+++ Data supplied

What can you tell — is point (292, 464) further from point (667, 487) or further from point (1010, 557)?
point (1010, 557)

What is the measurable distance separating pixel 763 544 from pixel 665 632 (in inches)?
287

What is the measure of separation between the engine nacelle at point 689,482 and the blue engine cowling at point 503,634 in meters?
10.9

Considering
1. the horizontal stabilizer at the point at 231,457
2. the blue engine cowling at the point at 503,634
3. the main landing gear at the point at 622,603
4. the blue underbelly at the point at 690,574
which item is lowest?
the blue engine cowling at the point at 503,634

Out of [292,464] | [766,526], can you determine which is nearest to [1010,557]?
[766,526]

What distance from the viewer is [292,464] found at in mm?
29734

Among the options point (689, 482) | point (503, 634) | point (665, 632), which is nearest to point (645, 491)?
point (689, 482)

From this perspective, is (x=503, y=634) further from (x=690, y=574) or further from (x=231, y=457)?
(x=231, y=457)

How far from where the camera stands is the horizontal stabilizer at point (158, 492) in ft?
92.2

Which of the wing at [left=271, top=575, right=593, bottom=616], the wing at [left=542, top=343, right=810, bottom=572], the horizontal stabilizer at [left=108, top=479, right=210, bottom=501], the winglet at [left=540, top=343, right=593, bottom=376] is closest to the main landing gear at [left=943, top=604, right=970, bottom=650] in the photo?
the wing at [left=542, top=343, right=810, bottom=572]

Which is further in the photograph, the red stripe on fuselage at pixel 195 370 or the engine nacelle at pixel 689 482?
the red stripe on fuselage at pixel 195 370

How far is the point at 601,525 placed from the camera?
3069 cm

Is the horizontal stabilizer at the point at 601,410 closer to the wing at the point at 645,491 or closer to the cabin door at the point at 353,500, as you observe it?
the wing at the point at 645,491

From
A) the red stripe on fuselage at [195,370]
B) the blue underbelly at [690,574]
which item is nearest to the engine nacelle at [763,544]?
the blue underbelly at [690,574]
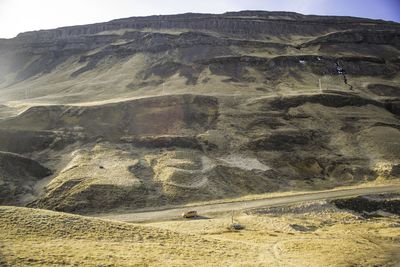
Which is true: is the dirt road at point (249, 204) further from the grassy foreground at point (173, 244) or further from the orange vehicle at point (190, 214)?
the grassy foreground at point (173, 244)

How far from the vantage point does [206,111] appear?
63125mm

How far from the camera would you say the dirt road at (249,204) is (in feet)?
117

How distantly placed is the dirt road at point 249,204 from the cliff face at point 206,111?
2.70 meters

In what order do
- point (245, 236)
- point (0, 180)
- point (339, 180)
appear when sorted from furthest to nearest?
point (339, 180) < point (0, 180) < point (245, 236)

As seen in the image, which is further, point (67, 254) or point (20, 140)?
point (20, 140)

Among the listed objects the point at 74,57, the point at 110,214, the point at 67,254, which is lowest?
the point at 110,214

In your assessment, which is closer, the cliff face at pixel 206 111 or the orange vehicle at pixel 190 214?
the orange vehicle at pixel 190 214

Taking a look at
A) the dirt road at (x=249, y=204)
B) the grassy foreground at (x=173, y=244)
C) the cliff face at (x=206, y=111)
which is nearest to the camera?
the grassy foreground at (x=173, y=244)

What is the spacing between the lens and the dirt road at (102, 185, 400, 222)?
3556cm

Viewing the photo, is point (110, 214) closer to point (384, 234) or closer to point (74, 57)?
point (384, 234)

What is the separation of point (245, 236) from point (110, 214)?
1426 centimetres

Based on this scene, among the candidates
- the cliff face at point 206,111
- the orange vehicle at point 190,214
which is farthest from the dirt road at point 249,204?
the cliff face at point 206,111

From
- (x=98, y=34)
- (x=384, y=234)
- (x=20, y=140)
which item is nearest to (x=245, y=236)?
(x=384, y=234)

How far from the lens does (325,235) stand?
2933 cm
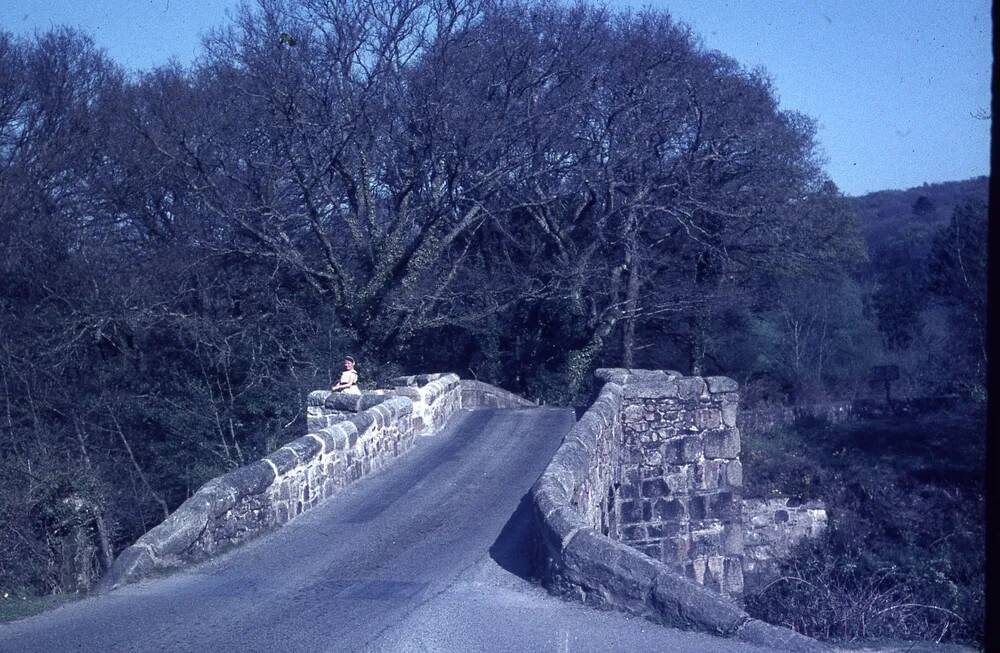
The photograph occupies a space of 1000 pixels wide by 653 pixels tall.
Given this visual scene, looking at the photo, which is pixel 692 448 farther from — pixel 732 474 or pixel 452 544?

++++++

- _Work to do_
Rename "horizontal stabilizer" to "tailplane" wherever it occurs in the items above, and reproduce the items with everything else unchanged. Don't include the pictures.

- _Solution to this problem_
What can you tell — is point (292, 464) further from point (667, 487) or further from point (1010, 557)?
point (1010, 557)

What is the measurable distance separating pixel 763 544 from pixel 665 632 (in inches)?
287

What is the measure of separation between the engine nacelle at point 689,482 and the blue engine cowling at point 503,634 in meters?
10.9

Considering
1. the tailplane at the point at 231,457
2. the blue engine cowling at the point at 503,634
3. the main landing gear at the point at 622,603
4. the blue underbelly at the point at 690,574
which item is lowest?
the blue engine cowling at the point at 503,634

Out of [292,464] | [766,526], can you determine which is nearest to [1010,557]?
[766,526]

What distance from the viewer is [292,464] found at in mm?
29734

Among the options point (689, 482) | point (503, 634) | point (665, 632), which is nearest to point (645, 491)?
point (689, 482)

From this perspective, is (x=503, y=634) further from (x=690, y=574) or further from (x=231, y=457)?
(x=231, y=457)

How far from where the camera stands is the tailplane at point (158, 492) in ft?
92.2

Which of the wing at [left=271, top=575, right=593, bottom=616], the wing at [left=542, top=343, right=810, bottom=572], the tailplane at [left=108, top=479, right=210, bottom=501], the winglet at [left=540, top=343, right=593, bottom=376] is closest to the main landing gear at [left=943, top=604, right=970, bottom=650] in the photo?
the wing at [left=542, top=343, right=810, bottom=572]

Which is further in the photograph, the red stripe on fuselage at pixel 195 370 or the engine nacelle at pixel 689 482?
the red stripe on fuselage at pixel 195 370

How far is the point at 601,525 placed from the camera?
3069 cm

Is the tailplane at the point at 601,410 closer to the wing at the point at 645,491 or closer to the cabin door at the point at 353,500, as you observe it?
the wing at the point at 645,491

From
A) the red stripe on fuselage at [195,370]
B) the blue underbelly at [690,574]
which item is nearest to the engine nacelle at [763,544]?
the blue underbelly at [690,574]
Which is true: is the dirt road at point (249, 204) further from the grassy foreground at point (173, 244) or further from the orange vehicle at point (190, 214)?
the grassy foreground at point (173, 244)

How far from the vantage point does [206,111] appear?
63125mm

How far from the camera would you say the dirt road at (249,204) is (in feet)?
117

How distantly placed is the dirt road at point 249,204 from the cliff face at point 206,111?
2.70 meters

In what order do
- point (245, 236)
- point (0, 180)
- point (339, 180)
appear when sorted from furthest to nearest?
point (339, 180) < point (0, 180) < point (245, 236)

As seen in the image, which is further, point (67, 254) or point (20, 140)?
point (20, 140)

Among the listed objects the point at 74,57, the point at 110,214, the point at 67,254, which is lowest?
the point at 110,214

In your assessment, which is closer, the cliff face at pixel 206 111 or the orange vehicle at pixel 190 214?
the orange vehicle at pixel 190 214

Taking a look at
A) the dirt road at (x=249, y=204)
B) the grassy foreground at (x=173, y=244)
C) the cliff face at (x=206, y=111)
which is nearest to the camera?
the grassy foreground at (x=173, y=244)

What is the spacing between the lens and the dirt road at (102, 185, 400, 222)?
3556cm

Viewing the photo, is point (110, 214) closer to point (384, 234) or closer to point (74, 57)?
point (384, 234)

What is the separation of point (245, 236) from point (110, 214)?
1426 centimetres

Based on this scene, among the candidates
- the cliff face at point 206,111
- the orange vehicle at point 190,214
which is farthest from the dirt road at point 249,204?
the cliff face at point 206,111

From
- (x=98, y=34)
- (x=384, y=234)
- (x=20, y=140)
which item is nearest to (x=245, y=236)?
(x=384, y=234)

How far from the lens does (325,235) stand?
2933 cm
The photograph occupies a space of 1000 pixels wide by 653 pixels tall.
Given this visual scene, looking at the photo, which is pixel 692 448 farther from — pixel 732 474 or pixel 452 544?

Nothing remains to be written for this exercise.